100 parts by weight of a powder mixed in a weight ratio of 9: 1, 10 parts by weight of graphite powder and 10 parts by weight of a 30% by weight aqueous solution of potassium hydroxide were mixed for 30 minutes by a rapier, and pressed and molded.
1.3cm outside diameter, 0.95cm inside diameter, 1.15cm height
Was produced. This means that 1% by weight of cement was added to the total amount of γ-type nickel oxyhydroxide and cement. In addition, the positive electrode was manufactured under the condition that the pressing pressure at the time of forming the positive electrode was set to 2.8 ton / cm ² lower than usual and cracks were easily generated. In the production of the battery, this cylindrical hollow positive electrode was
They were stacked in series and used as a single cylindrical hollow body as a whole.

[Preparation of Negative Electrode] 65 parts by weight of zinc powder as a negative electrode active material, 34 parts by weight of a 40% by weight aqueous solution of potassium hydroxide containing a saturated amount of zinc oxide (ZnO), and acrylic resin as a gelling agent (Japan) (Junron PW150, manufactured by Junyaku Co., Ltd.) was mixed with 1 part by weight to prepare a gelled negative electrode.

[Preparation of Battery] Using the above-mentioned positive electrode and negative electrode, a structure commonly called “inside-out type” (the battery can side is the positive electrode side, the battery lid side is the negative electrode side: both “outside / positive type”) AA size sealed alkaline storage battery (battery of the present invention) A1 was manufactured. In addition, in order to define the discharge capacity by the positive electrode capacity, the electrochemical capacity between the positive electrode and the negative electrode was set to 1: 1.2 (all the following batteries had the same capacity ratio). Further, the volume occupied by the power generating element body composed of the negative electrode, the positive electrode, the electrolytic solution, the separator, the negative electrode current collector, and the electrolytic solution is 80% with respect to the volume in the battery can.
% By volume (all of the following batteries had the same filling rate).

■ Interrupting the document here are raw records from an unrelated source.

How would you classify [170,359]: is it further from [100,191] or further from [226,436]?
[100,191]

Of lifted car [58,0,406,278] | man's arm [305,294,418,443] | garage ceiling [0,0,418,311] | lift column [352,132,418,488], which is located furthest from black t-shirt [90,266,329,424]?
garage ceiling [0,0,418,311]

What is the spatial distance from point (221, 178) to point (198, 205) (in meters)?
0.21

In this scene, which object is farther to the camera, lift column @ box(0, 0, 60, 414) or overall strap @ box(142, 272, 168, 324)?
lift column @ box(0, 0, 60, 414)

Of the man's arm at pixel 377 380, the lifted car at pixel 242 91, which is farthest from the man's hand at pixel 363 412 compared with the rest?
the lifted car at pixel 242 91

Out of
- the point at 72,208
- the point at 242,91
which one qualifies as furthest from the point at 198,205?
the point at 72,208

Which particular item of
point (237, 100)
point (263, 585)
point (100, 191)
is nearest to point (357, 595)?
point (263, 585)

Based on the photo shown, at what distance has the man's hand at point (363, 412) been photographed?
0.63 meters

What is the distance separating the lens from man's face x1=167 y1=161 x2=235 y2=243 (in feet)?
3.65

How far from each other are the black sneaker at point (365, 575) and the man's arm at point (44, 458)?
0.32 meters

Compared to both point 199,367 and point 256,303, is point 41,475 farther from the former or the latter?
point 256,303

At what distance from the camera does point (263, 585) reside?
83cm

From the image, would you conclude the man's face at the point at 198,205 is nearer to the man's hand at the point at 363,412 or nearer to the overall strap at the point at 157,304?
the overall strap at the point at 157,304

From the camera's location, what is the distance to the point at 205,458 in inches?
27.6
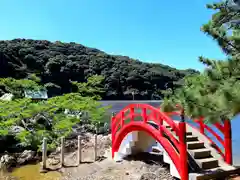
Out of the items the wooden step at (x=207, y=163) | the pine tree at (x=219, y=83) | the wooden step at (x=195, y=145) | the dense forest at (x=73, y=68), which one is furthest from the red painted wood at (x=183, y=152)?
the dense forest at (x=73, y=68)

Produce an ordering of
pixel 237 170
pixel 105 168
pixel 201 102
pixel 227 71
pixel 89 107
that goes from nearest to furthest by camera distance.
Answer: pixel 201 102
pixel 227 71
pixel 237 170
pixel 105 168
pixel 89 107

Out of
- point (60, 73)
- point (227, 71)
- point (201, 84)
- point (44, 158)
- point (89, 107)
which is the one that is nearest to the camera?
point (227, 71)

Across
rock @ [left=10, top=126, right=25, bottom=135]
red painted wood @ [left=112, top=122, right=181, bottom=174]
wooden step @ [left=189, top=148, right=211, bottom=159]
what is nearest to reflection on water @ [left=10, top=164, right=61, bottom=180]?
red painted wood @ [left=112, top=122, right=181, bottom=174]

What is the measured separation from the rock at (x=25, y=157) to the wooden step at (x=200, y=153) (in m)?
5.90

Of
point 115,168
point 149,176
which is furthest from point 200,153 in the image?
point 115,168

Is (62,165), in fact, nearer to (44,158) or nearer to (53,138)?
(44,158)

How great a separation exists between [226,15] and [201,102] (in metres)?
2.32

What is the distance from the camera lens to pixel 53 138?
9.84 meters

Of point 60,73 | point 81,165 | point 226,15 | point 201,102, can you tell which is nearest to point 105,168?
point 81,165

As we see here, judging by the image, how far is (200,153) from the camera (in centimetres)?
527

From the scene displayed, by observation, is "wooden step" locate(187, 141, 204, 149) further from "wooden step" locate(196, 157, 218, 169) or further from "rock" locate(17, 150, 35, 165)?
"rock" locate(17, 150, 35, 165)

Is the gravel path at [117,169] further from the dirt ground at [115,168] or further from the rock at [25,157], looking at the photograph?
the rock at [25,157]

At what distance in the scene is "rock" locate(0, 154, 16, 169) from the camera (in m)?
7.89

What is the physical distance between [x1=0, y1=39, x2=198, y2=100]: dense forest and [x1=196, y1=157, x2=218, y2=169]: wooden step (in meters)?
37.5
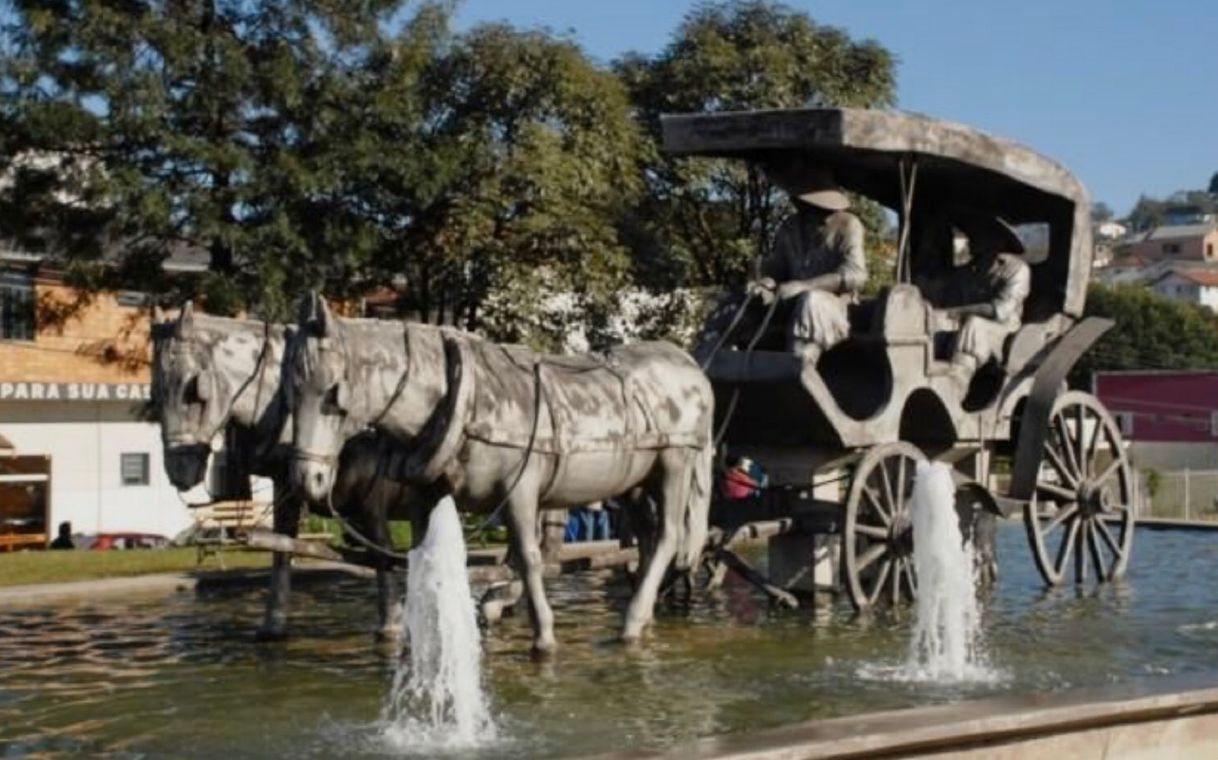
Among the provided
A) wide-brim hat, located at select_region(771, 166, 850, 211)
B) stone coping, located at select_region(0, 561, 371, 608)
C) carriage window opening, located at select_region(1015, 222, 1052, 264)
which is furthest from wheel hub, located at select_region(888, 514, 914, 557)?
stone coping, located at select_region(0, 561, 371, 608)

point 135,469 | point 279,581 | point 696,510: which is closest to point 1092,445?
point 696,510

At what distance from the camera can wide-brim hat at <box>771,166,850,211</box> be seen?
1409 centimetres

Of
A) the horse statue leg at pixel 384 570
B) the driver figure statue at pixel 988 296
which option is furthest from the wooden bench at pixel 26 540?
the horse statue leg at pixel 384 570

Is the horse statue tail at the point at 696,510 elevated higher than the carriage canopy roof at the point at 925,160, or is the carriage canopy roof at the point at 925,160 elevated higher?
the carriage canopy roof at the point at 925,160

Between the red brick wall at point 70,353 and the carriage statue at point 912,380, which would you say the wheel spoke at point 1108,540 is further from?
the red brick wall at point 70,353

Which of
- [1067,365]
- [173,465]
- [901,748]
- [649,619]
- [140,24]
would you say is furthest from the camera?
[140,24]

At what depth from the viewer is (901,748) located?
7230 millimetres

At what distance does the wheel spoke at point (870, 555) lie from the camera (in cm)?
1337

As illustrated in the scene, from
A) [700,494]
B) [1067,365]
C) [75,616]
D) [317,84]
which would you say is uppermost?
[317,84]

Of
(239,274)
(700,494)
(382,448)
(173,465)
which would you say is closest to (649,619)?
(700,494)

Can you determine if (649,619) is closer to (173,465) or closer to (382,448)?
(382,448)

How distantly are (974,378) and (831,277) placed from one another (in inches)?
79.5

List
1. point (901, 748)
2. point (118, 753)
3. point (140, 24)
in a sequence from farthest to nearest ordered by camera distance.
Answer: point (140, 24), point (118, 753), point (901, 748)

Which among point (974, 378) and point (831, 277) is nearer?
point (831, 277)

FIG. 1 is a partial cross-sectional view showing the manufactured sealed alkaline storage battery. The illustrated sealed alkaline storage battery includes a cylindrical bottomed positive electrode can (positive electrode external terminal) 1, a negative electrode cover (negative electrode external terminal) 2, an insulating packing 3, a negative electrode current collector rod 4 made of brass, and a cylindrical positive electrode (nickel negative electrode). Electrode 5, a cylindrical film-shaped separator 6 mainly composed of vinylon, a gelled negative electrode (zinc electrode) 7, and the like.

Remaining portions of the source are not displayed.